I think its great! He probably would have been out picking up bargains anyway if the markets went into freefall, and this way he still gets to do that along with picking up income today.
 
I didn't take this as Buffet necessarily having confidence in the market...

All he is doing is saying if there is a free fall he is happy to pick the shares up at the reduced price. In exchange for this he is getting a premium paid today.

The only reason he is doing this is because he can't find any value in the market at current prices

TJ
 
TjamesX said:
I didn't take this as Buffet necessarily having confidence in the market...
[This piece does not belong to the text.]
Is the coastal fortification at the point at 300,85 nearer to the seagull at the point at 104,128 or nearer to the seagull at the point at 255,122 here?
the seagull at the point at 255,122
All he is doing is saying if there is a free fall he is happy to pick the shares up at the reduced price. In exchange for this he is getting a premium paid today.

The only reason he is doing this is because he can't find any value in the market at current prices

TJ

Exactly Tj

It's all spin ;)
 
TjamesX said:
I didn't take this as Buffet necessarily having confidence in the market...

All he is doing is saying if there is a free fall he is happy to pick the shares up at the reduced price. In exchange for this he is getting a premium paid today.

The only reason he is doing this is because he can't find any value in the market at current prices

TJ
sorry did it sound like I took it that he had confidence in the market? I didn't mean it that way, but then by the sounds of alot of replies I've been getting recently( including from mrs frink at home!) everyone is taking me the wrong way. Might be time to stop saying stuff frinky :mad:

On another note, it would be interesting to find out how much buying mr Buffet has been doing over the last few years in the U.S- I can't imagine it would have been a whole lot :)
 
professor_frink said:
sorry did it sound like I took it that he had confidence in the market? I didn't mean it that way, but then by the sounds of alot of replies I've been getting recently( including from mrs frink at home!) everyone is taking me the wrong way. Might be time to stop saying stuff frinky :mad:

On another note, it would be interesting to find out how much buying mr Buffet has been doing over the last few years in the U.S- I can't imagine it would have been a whole lot :)

No No, I was more commenting on the title of the thread...
 
phew, was beginning to think that I was losing my mind- I know what I'm saying, but it seems recently everyone else thinks I'm a loon(and they'd be patially right).
Still an enviable position he's in- billions upon billions of dollars lying around with nowhere to put it.
Here's an idea Mr Buffet- bloody give some to me! :D
I'll only blow half of it on crack and whisky :)
 
I read sumthing funny about Buffet the other day...

He was addressing BH investors about succession planning, since hes 75, and this has been on the minds of investors for years, i mean who can replace the master? (Maybe Charlie Munger but hes old too)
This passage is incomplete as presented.